Rushing back into the kitchen, she went straight to the table. And, there sat the flower; completely black and as dry as the tissue of a wasp's nest.

Picking the flowers now seemed out of the question. She had enough food from other plants she'd been watering, though she had hoped these flowers might jump start her business again. But she had more than enough of some kinds of vegetables. She could sell them instead, until she understood what the flowers were doing.

She picked up the desiccated flower and headed back out the door. When she'd gotten to the field, the flowers were all upright again. The entire garden pulsed with glowing ripples of light. Some of these pulses seemed to aggregate into images of things around the farm. As she stepped to the edge of the field, she laid the little black flower on the soil.

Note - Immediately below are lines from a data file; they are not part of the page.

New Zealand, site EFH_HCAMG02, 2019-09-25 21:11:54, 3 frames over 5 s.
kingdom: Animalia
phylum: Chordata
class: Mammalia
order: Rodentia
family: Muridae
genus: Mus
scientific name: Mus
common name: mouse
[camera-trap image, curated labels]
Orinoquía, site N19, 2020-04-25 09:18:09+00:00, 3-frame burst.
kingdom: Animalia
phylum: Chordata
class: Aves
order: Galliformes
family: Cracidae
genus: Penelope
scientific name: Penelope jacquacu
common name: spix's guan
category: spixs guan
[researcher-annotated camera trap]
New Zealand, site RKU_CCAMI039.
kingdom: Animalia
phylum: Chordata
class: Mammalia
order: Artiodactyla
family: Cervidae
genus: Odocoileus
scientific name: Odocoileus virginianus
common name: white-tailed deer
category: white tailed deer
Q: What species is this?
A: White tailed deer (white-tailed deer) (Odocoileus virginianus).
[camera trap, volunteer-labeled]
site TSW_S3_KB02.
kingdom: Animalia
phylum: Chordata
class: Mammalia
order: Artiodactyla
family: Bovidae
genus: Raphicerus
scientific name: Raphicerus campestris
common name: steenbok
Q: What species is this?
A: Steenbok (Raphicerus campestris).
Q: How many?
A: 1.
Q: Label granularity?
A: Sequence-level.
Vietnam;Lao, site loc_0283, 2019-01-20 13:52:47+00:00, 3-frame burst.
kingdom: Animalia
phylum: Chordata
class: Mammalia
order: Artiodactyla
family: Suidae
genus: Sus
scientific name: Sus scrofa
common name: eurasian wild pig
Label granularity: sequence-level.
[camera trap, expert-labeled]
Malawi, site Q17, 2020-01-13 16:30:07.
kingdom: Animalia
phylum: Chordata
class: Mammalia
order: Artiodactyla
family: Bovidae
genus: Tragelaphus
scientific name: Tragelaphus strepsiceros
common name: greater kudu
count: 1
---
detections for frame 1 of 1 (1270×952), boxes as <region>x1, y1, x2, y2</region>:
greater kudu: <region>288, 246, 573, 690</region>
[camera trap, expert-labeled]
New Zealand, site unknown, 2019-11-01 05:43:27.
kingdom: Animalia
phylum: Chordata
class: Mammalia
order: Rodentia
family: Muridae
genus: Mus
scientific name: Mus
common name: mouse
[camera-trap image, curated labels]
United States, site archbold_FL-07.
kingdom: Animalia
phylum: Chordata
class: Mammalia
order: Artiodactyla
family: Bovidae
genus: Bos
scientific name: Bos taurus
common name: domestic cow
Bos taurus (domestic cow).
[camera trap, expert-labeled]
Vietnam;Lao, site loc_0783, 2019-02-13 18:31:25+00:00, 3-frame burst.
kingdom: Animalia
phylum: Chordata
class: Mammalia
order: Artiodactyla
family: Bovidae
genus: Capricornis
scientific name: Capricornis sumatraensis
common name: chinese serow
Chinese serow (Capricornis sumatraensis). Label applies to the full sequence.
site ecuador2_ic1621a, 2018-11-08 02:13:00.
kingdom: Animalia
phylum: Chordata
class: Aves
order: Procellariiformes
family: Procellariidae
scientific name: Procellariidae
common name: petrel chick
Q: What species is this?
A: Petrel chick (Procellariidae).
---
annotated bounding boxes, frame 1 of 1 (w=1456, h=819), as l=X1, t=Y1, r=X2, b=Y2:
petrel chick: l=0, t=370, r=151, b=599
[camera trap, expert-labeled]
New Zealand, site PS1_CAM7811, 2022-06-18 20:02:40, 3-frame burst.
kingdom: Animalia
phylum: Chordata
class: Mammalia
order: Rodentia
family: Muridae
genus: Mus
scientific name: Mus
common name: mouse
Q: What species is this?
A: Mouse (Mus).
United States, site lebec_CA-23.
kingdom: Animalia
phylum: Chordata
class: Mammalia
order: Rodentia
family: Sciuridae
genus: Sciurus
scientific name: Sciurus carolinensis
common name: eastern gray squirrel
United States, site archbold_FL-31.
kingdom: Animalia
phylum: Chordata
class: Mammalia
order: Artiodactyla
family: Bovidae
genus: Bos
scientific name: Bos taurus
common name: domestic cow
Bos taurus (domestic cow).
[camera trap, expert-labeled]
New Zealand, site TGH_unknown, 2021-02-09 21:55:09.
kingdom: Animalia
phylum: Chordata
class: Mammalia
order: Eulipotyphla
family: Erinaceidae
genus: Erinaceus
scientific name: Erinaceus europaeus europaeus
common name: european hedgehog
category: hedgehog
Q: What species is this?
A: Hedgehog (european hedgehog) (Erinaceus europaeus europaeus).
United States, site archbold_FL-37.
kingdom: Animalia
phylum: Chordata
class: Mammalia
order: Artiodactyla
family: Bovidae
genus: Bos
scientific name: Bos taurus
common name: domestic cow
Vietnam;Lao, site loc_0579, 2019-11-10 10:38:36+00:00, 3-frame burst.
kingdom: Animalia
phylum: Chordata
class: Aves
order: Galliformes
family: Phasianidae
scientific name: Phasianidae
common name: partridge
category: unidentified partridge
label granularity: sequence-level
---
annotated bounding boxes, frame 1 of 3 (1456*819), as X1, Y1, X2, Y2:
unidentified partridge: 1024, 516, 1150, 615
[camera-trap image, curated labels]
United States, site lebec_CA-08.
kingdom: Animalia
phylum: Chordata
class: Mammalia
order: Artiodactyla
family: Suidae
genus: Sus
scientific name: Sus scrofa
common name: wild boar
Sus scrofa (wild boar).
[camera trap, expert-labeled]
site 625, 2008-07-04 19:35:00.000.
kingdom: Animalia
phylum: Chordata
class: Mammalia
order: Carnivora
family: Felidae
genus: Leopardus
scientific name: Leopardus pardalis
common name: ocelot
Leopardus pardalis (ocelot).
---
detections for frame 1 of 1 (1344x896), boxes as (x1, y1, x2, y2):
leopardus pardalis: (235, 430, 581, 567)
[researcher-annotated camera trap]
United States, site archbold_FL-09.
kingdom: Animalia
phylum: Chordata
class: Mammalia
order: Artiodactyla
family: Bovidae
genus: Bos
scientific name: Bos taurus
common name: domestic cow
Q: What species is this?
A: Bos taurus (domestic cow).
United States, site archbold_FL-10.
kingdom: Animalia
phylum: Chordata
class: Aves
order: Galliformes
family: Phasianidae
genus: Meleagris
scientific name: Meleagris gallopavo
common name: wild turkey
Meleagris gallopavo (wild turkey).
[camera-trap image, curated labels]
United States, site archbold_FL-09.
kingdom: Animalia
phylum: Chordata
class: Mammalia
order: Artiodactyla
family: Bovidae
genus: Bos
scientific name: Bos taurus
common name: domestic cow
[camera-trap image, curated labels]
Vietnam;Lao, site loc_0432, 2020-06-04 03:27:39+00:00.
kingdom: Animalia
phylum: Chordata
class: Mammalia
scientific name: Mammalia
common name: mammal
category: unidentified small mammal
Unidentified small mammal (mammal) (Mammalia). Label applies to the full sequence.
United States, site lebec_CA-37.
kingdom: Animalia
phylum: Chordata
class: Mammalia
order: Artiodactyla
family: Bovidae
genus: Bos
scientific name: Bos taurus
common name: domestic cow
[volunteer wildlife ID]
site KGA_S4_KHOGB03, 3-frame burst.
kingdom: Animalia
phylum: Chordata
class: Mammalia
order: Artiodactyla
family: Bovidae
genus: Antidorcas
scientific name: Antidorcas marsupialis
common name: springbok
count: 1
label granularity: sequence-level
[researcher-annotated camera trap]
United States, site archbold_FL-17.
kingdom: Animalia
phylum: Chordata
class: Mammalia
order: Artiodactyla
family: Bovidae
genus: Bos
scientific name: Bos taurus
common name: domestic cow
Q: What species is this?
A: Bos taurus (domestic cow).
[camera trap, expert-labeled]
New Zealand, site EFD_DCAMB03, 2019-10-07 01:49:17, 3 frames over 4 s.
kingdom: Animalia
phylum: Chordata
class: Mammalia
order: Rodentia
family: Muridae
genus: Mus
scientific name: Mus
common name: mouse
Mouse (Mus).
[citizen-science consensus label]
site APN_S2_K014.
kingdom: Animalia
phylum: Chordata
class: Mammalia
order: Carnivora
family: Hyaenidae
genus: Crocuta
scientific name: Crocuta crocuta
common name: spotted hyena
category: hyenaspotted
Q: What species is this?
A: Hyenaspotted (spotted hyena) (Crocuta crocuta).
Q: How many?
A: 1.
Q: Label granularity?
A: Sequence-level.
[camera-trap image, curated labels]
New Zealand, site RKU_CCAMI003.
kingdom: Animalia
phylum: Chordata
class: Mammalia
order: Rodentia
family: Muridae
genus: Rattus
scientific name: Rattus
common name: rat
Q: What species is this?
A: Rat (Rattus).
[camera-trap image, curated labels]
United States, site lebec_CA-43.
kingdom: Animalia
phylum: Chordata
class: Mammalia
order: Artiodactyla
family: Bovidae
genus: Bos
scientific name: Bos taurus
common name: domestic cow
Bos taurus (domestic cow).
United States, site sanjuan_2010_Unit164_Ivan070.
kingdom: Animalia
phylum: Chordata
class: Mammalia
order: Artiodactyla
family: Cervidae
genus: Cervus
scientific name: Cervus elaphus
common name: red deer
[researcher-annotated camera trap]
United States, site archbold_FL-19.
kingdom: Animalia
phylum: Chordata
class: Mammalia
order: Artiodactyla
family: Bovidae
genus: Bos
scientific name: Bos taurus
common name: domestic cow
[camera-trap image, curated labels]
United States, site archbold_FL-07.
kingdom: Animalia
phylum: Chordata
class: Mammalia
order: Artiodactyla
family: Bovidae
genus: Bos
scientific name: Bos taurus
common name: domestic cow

The flowers pulsed their light toward her and the dead flower, and they bowed their stems. She stood in front of them all. And she said...

"We almost died together. When we live, we live together. I'm sorry for what I've done to one of you. But I tell you now that it will not happen again. Let us live through these coming years and grow as one."

The pulsing stopped and flashes of multicolored images swept cross the field of glowing flowers. They could produce any image they wanted to.  She stepped back, and then walked over to the porch to view the display from above. A panoramic image faded into this pixelated flower field. It was a projected view of the surrounding hills. Then the picture of a bird appeared. Finally, the colors swirled in spiraling patterns, slowly dissolving into a portrait of the farmer herself. It was spectacular, lifelike and flattering.

She was unable to move; constrained by emotion and fascination. Her flower field had become a screen of moving pictures!

As the years passed and the seasons cycled through, the flowers remained in the farmer's field. The same twelve plants are still there, and hundreds of generations of flower progeny have graced her land. These flowers never died.

When the first pilgrim passed by the farm at harvest time, she treated him to the nightly light show of the flowers, and then she given him a dozen seeds. On the final night, the farmer made the pilgrim swear an oath to never kill whatever might grow out of them.

From her porch she watched him walk away down the valley path toward his homeland and smiled. Behind her the field erupted into rainbow waves of light.